> COMPLETE THE FOLLOWING
a - In the court decision about Ellicott's portable dredge patent, what patent number was granted to C. F. Kaufmann?
b - Write the next part of the court decision about Ellicott's portable dredge patent, picking up right after its final sentence.

-- BEGIN PASSAGE TO READ --

Ellicott Machine Corp. v. Wiley Manufacturing Co.
Decision Date | 07 March 1969 |
Docket Number | Civ. No. 17176. |
Citation | 297 F. Supp. 1044 |
Parties | ELLICOTT MACHINE CORPORATION v. WILEY MANUFACTURING COMPANY, Frank J. Shebby and Nathaniel E. Insley. |
Court | U.S. District Court — District of Maryland |
Donald W. Farrington, Lynn L. Augspurger and McNenny, Farrington, Pearne & Gordon, Cleveland, Ohio, and William A. Grimes and Ober, Williams & Grimes, Baltimore, Md., for plaintiff.
David E. Varner, Edward M. Prince and Cushman, Darby & Cushman, Washington, D. C., and Benjamin C. Howard and Miles & Stockbridge, Baltimore, Md., for defendants.
Plaintiff, Ellicott Machine Corporation (Ellicott), a Maryland corporation, is the leading manufacturer of portable dredges, that is, dredges composed of several sections which can be shipped overland and assembled on the shore of the lake or other body of water where they are to work, and when the work is completed, disassembled, shipped to a new site and reassembled there. In November 1950 C. F. Kaufmann, plaintiff's chief engineer, applied for and in January 1956 was granted U. S. Patent No. 2,731,741 for a portable dredge with specified features which enable it to be assembled in the water, thus permitting the heavy pump and power unit to be installed in the center section at the factory. Kaufmann assigned Patent '741 to Ellicott.
Defendant Wiley Manufacturing Company (Wiley) is a Delaware corporation, having its principal place of business and shipyard at Port Deposit, Maryland, on the Susquehanna River, where it manufactures various types of vessels and hulls. In late 1964 and early 1965 it manufactured a portable dredge, the Betty M, for defendant Frank J. Shebby, a Maryland citizen, and assembled it on the banks of the Gunpowder River at Joppatowne, Maryland, where Shebby used it in performing a contract with the developers of Joppatowne.
In the early part of 1964, because of a strike at the Ellicott plant, Wiley had built for Ellicott the hulls and some other components for two dredges, and had completed the assembly of a third dredge, installing equipment manufactured by Ellicott. The contract for that work included an appropriate provision for the protection of any trade secrets of Ellicott's disclosed to Wiley.
In the last days of February 1964, while Wiley was performing that contract, defendant Insley, a salesman of portable dredges for Ellicott, left Ellicott's employ. Shortly thereafter he sought employment by Wiley and was engaged to make a market survey of the feasibility of Wiley's manufacturing and selling portable dredges in competition with Ellicott, AMMCO and Dixie, the other principal manufacturers of portable dredges in the eastern United States. In the middle of May 1964, Insley was engaged by Wiley to head its new dredge division. In June 1964, Ted Jacks, who had been employed by Ellicott as a draftsman until he was laid off in January 1964, was employed by Wiley as an engineer. Jacks, with assistance from Insley and Wiley's engineering staff, prepared preliminary designs for a line of portable dredges, and prepared the working drawings for the Betty M, the portable dredge which Wiley manufactured for Shebby.
Count I of the complaint herein charges Wiley and Shebby with infringement of Patent '741.
Count II charges Wiley with unfair competition, misappropriation and use of Ellicott's trade secrets, and inducing Insley to disclose Ellicott's trade secrets to Wiley.

-- END PASSAGE TO READ --
-- BEGIN DATA PROVIDED --

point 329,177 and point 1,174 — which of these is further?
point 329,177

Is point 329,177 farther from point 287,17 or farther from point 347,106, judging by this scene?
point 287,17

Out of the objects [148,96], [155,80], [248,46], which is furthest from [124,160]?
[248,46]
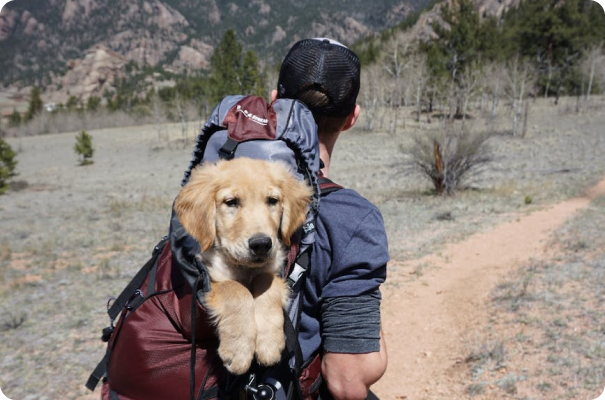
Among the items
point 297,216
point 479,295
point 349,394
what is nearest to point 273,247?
point 297,216

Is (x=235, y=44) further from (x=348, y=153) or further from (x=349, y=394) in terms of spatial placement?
(x=349, y=394)

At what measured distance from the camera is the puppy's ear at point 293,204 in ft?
6.52

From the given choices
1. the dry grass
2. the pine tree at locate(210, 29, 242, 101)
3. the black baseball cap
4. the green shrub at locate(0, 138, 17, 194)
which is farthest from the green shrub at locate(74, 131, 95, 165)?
the black baseball cap

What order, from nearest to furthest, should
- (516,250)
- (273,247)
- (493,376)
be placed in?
(273,247), (493,376), (516,250)

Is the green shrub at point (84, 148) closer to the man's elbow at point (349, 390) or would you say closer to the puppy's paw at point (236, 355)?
the puppy's paw at point (236, 355)

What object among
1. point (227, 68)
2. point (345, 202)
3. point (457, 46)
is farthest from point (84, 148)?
point (345, 202)

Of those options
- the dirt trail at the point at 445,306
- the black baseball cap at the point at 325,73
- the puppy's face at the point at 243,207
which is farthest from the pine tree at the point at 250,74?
the puppy's face at the point at 243,207

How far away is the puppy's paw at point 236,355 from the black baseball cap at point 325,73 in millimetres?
1153

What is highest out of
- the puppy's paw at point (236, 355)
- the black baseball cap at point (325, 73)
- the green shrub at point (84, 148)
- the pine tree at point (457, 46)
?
the pine tree at point (457, 46)

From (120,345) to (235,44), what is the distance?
64146 millimetres

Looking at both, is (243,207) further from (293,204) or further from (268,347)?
(268,347)

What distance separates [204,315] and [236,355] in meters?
0.22

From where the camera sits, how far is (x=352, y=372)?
178 centimetres

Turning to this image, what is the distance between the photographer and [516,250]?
10.7m
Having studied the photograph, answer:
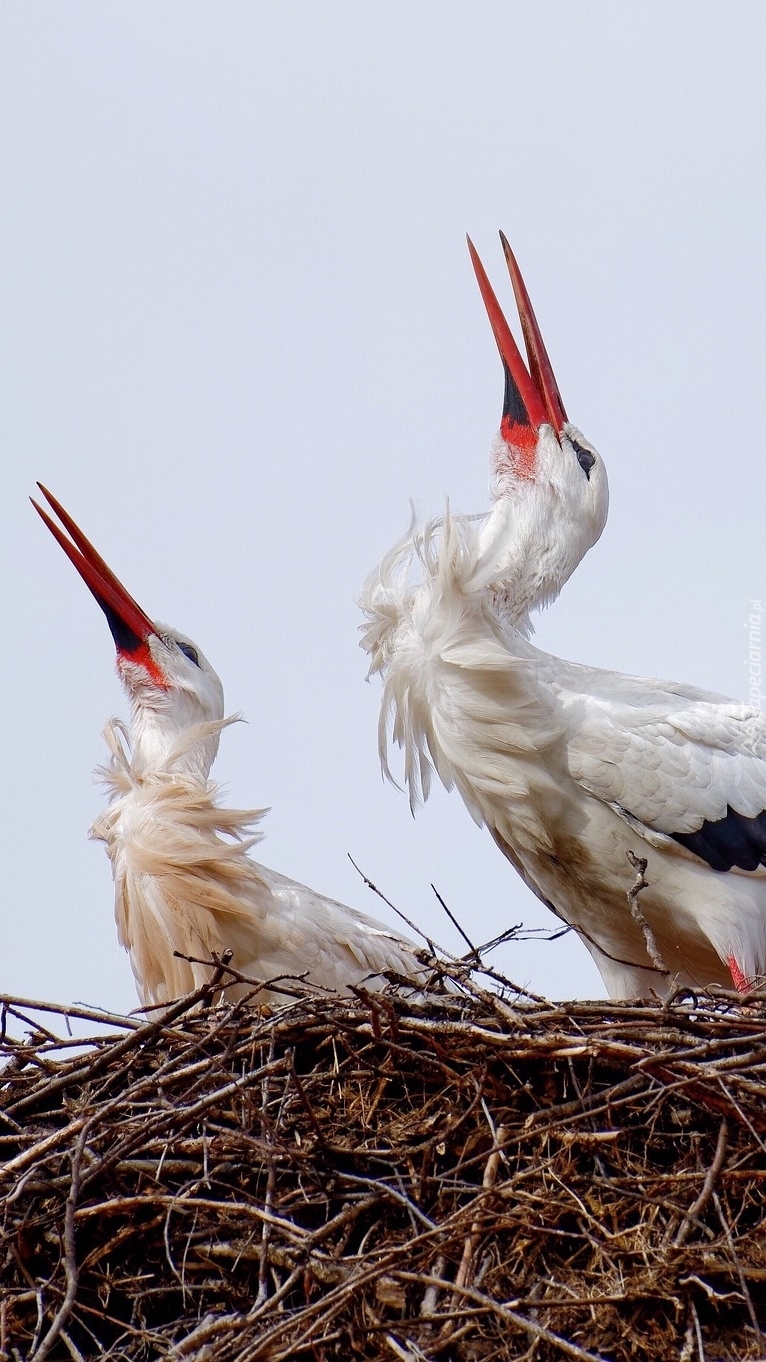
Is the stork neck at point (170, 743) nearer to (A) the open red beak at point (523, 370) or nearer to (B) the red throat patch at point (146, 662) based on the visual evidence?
(B) the red throat patch at point (146, 662)

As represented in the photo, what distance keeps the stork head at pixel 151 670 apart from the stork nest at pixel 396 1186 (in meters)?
1.55

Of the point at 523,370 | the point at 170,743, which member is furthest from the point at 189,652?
the point at 523,370

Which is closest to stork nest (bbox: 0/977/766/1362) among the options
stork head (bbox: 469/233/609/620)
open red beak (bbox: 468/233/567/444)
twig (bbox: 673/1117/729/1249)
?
twig (bbox: 673/1117/729/1249)

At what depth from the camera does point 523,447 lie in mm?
4453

-- END DATA PROVIDED --

> IN RESPONSE
a - U. S. Patent No. 2,731,741.

b -
Count III charges Wiley with breach of its contract with Ellicott, by using in the manufacture of the Betty M and otherwise the trade secrets which Ellicott had disclosed to Wiley for the purposes of that contract.
Count IV charges Insley with unfair competition and wrongful disclosure to Wiley of Ellicott's trade secrets and other confidential information.
In November 1967 Ellicott filed an amended complaint charging Wiley in Count V with infringement of Ellicott's alleged common law trademark Sandpiper, and in Count VI with infringement of Ellicott's copyrights on two business forms. In November 1967, the Court granted Wiley's motion for summary judgment on Counts V and VI, without prejudice to Ellicott's offering evidence of copying of those business forms for whatever bearing such copying might have on the unfair competition and trade secret counts. The Court reserved ruling on Wiley's claim for an award of attorneys' fees for defending against those two counts.
Defendants denied all charges made by Ellicott,1 and Wiley filed a counterclaim for damages, alleging that Ellicott brought this action in bad faith, without hope of recovery, and with the primary purpose of harassing and damaging Wiley.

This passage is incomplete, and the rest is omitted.